According to The National Survey on Drug Use and Health, 11.1 million Americans age 12 and older misused prescription pain relievers in 2017. The majority of abused prescription drugs came from family and friends via a home medicine cabinet.

“Medicines that are considered controlled substances, are controlled for a reason,” says Dr. Kelly J. Clark, a national addiction expert. “Because they have misuse risk.”

She says her patients often tell her they’ve taken their relatives or neighbor’s medication out of the bottle and replaced them with other pills, like aspirin.

“What we see are overdoses, not just from opioids, but from a mixture of different controlled substances,” says Dr. Clark, noting autopsies of overdose patients often show the deceased took a combination of prescription drugs including sedatives, benzodiazepines and sleeping pills.

A new at-home disposal option aims to properly and safely get rid of those unused medicines.

Environmental risks

For years pharmacists and doctors have encouraged consumers to clean out their medicine cabinets and get rid of unused medicines ranging from allergy medicines to narcotics and more. The problem? Not all consumers get rid of the drugs and those that do often don’t do it properly.

Some communities have drug take-back days, others have opportunities to mail in old medications.

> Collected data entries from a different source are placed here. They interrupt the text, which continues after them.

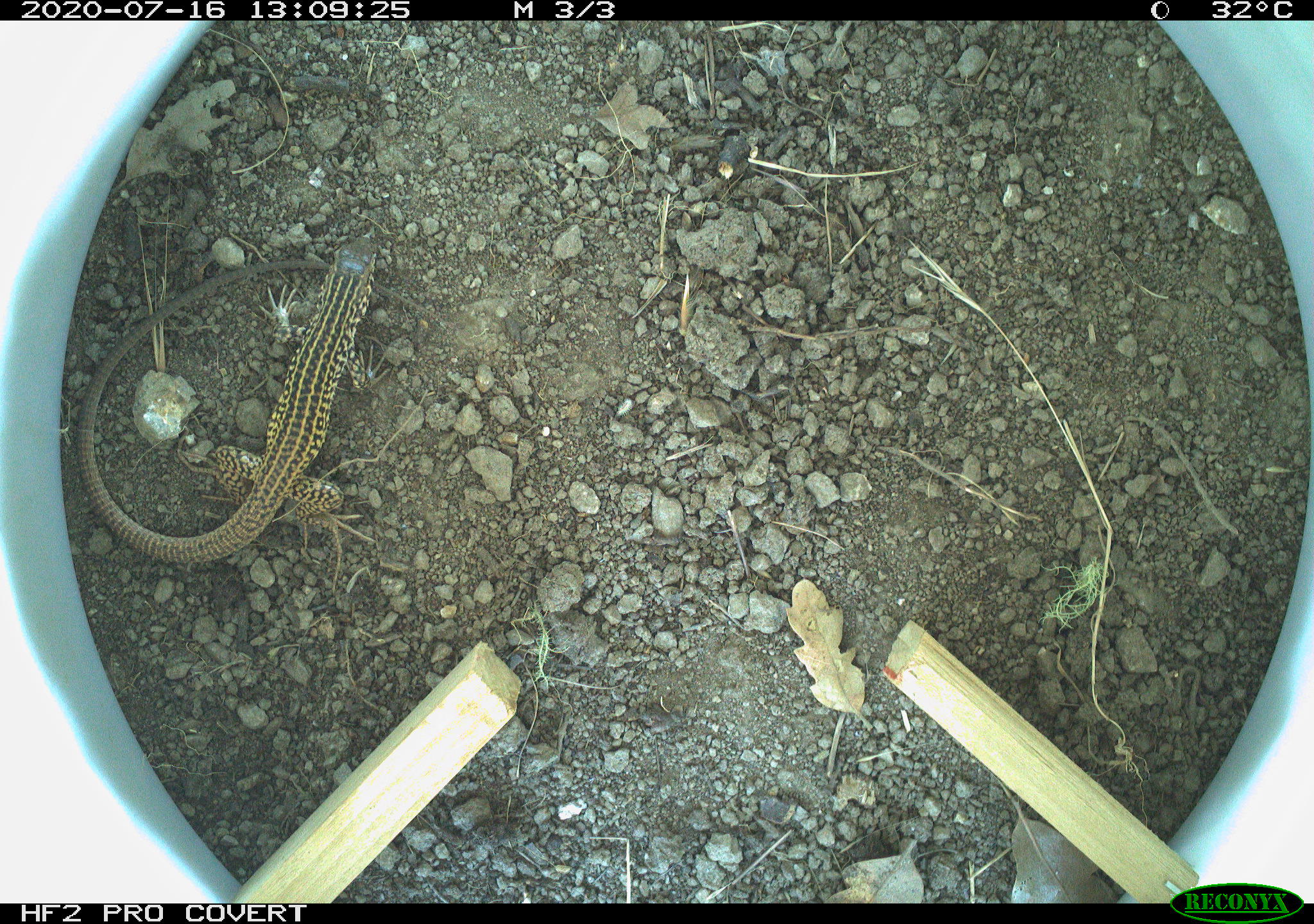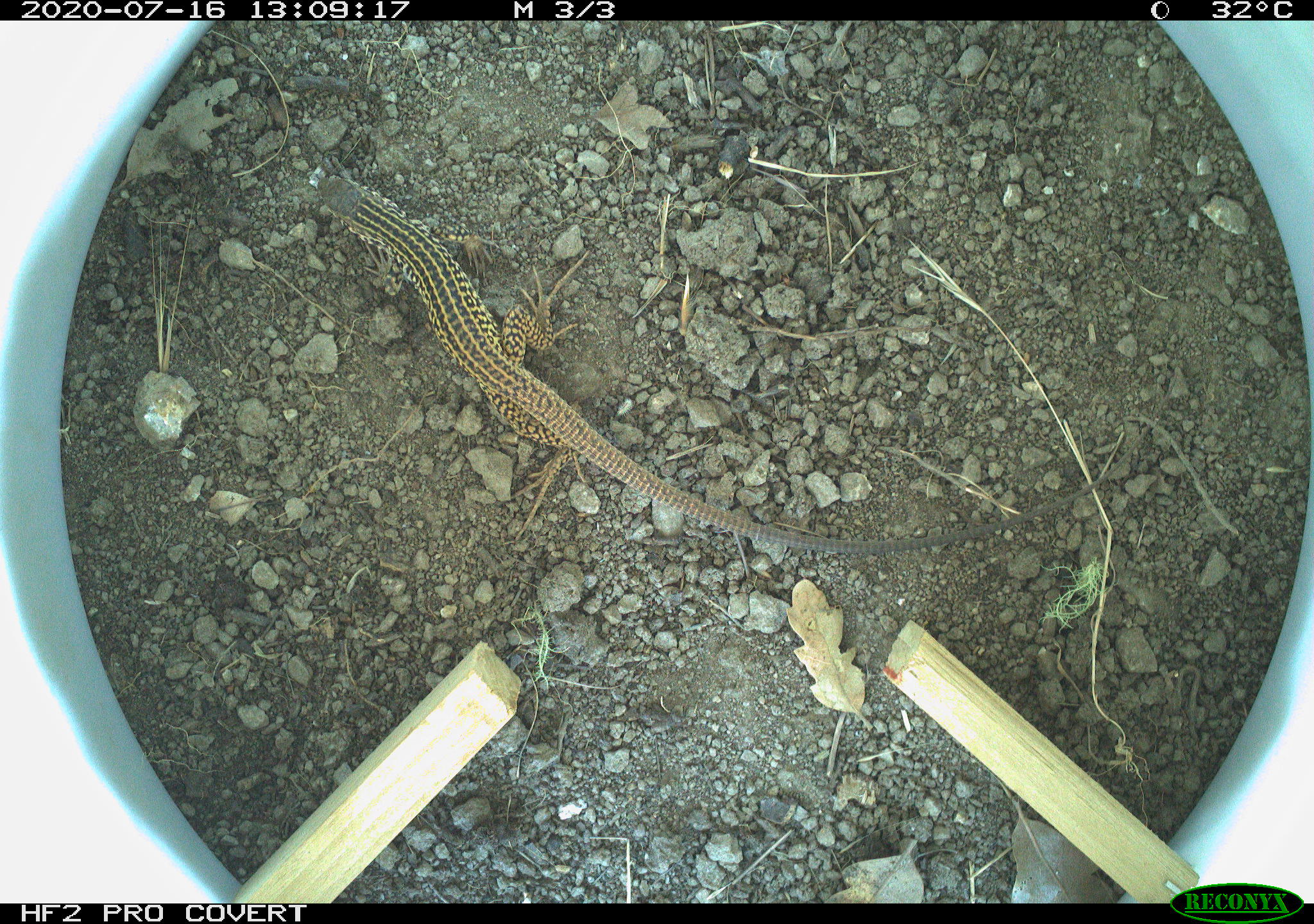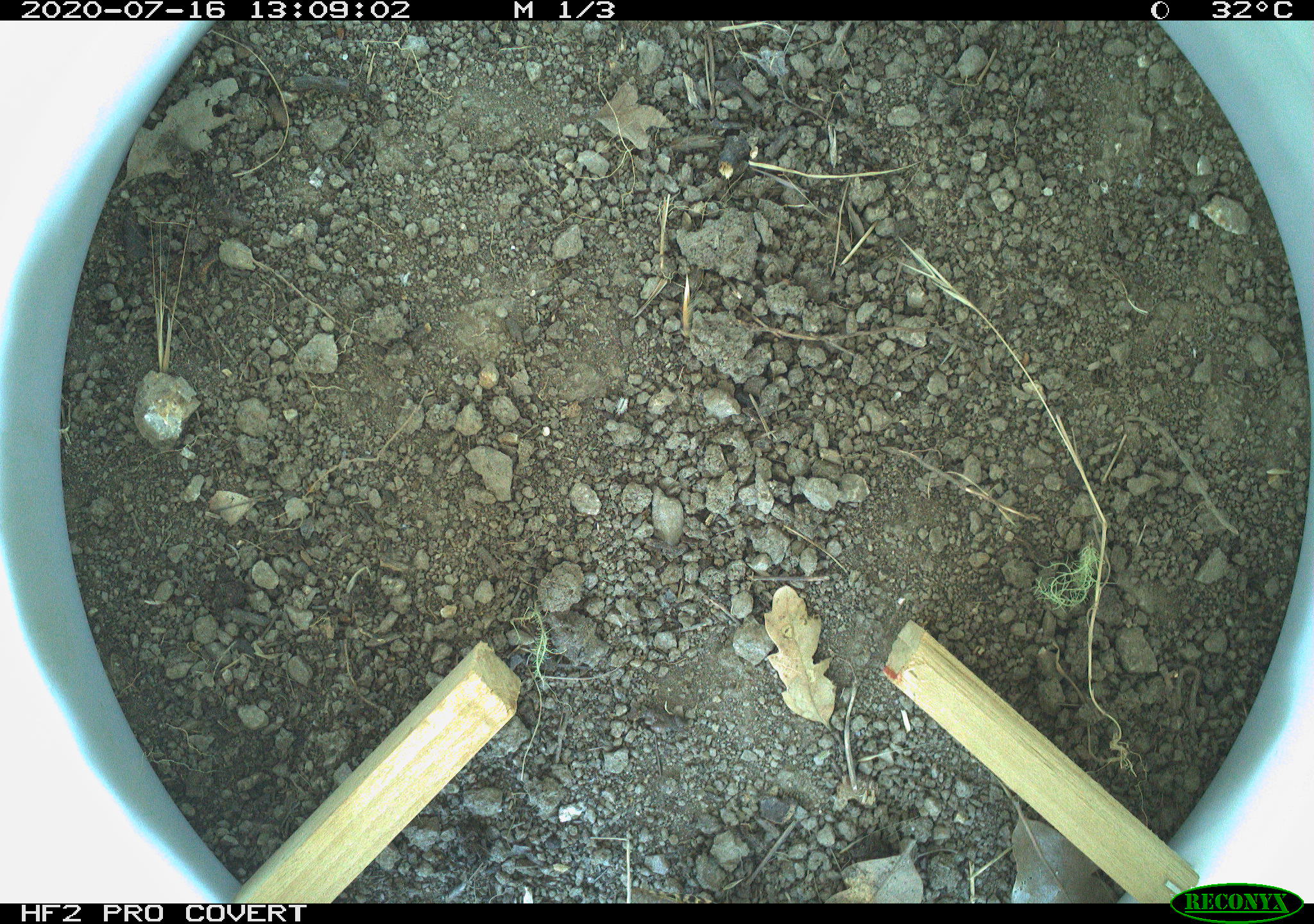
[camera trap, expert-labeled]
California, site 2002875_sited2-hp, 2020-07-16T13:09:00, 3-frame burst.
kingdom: Animalia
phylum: Chordata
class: Reptilia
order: Squamata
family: Teiidae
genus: Aspidoscelis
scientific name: Aspidoscelis tigris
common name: western whiptail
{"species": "western whiptail (Aspidoscelis tigris)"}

Still many consumers flush the drugs down the toilet, throw them in the sink and dump them in the trash, posing a danger to the environment.

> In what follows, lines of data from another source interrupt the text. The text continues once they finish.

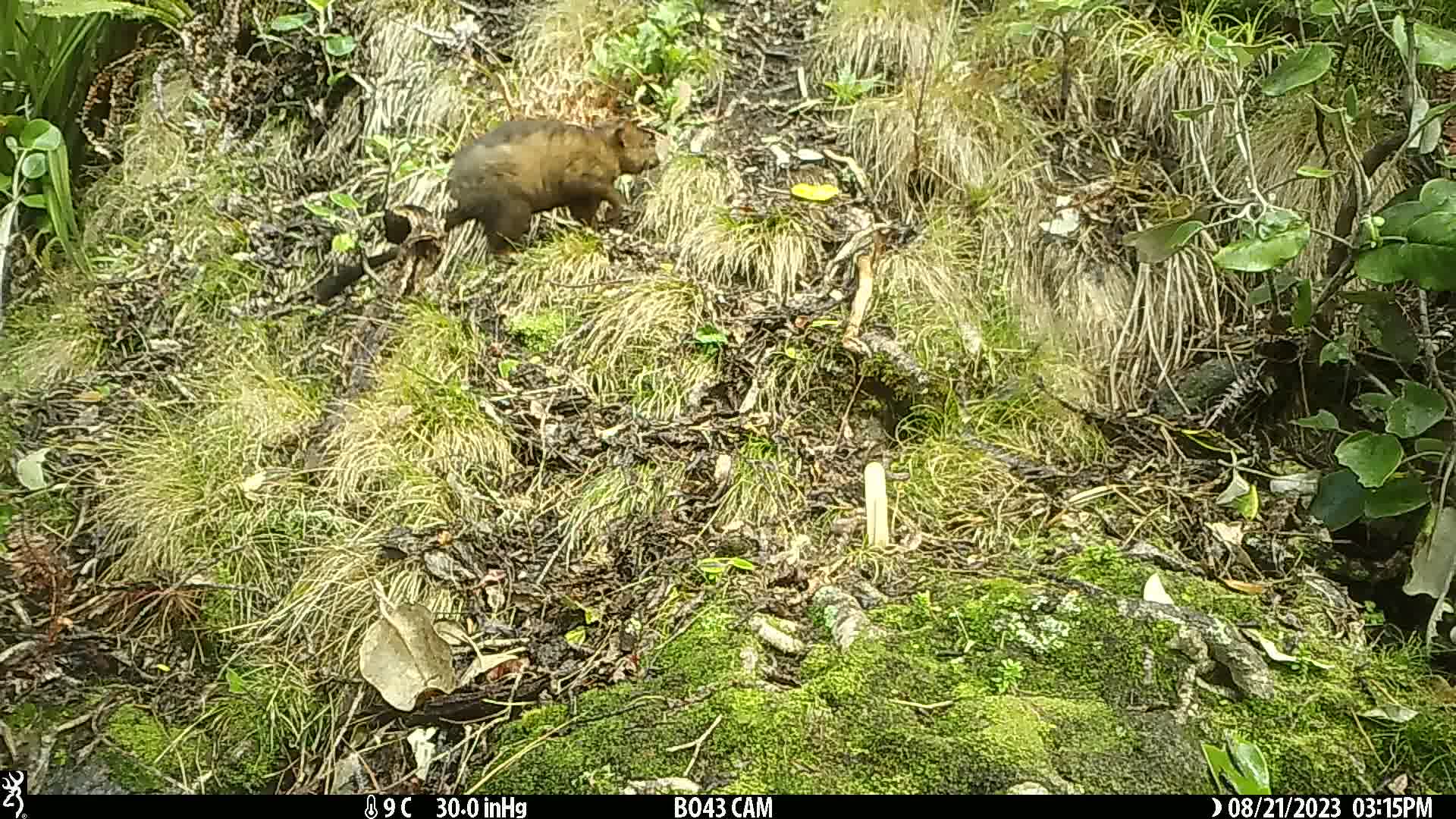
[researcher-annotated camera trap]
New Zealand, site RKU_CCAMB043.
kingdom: Animalia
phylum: Chordata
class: Mammalia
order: Diprotodontia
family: Phalangeridae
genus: Trichosurus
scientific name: Trichosurus vulpecula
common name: common brushtail possum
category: possum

Reports show prescription medications including pain and anti-anxiety medicines, antibiotics, hormones and other drugs are contaminating water supplies and soil across the county. Much of the contamination is blamed on improper drug disposal.

Innovative solution

“If we’re going to curb the opioid epidemic and if we’re going to talk more about the dangers to the environment, we need to have a solution that’s dispensed with medications,” says William Simpson, president of DisposeRx, a non-toxic drug disposal solution.

Here’s how it works: consumers add water and a packet of DisposeRx to a pill vial with unused medicine. Once activated by water, the product quickly forms a gel that both physically and chemically captures and neutralizes the drugs. Consumers can then safely throw out the bottle, without worry of the drug leaching into the environment.

Last year Walmart launched a program to dispense DisposeRx in its 4,700 pharmacies nationwide when consumers filled a prescription for opioids. Pharmacists also give patients an opioid awareness brochure explaining risks and detailing resources.

“We wanted to make sure we could do everything we could to help address the opioid crisis our country was facing,” says licensed pharmacist and consultant George Riedl, who was Walmart U.S.’s president of health and wellness at the time DisposeRx was launched at the retailer’s stores.

“Opioids are a highly-prescribed medication for severe pain relief,” he says. “But once the medication is no longer required, it needs to be eliminated from the household in a timely manner.”

Riedl says pharmacists at store level are happy to be talking with patients about how to safely dispose of unused medicine and empowering them to use this new at-home disposal solution.

Pharmacies including Kroger and Rite Aid are also providing customers DisposeRx when they fill an opioid prescription.

Consumers find the at-home disposal easy and convenient.

Simpson is optimistic that safe disposal of unused medicines will become an industry standard, the same way child-resistant safety caps on medicine bottles became the norm in the 1970s.

Consumers appreciate the opportunity to be a part of the solution to properly eliminate unused medications. “We believe patients want to do the right thing, and DisposeRx gives them the opportunity to do so in an environmentally safe and efficient manner” says Riedl.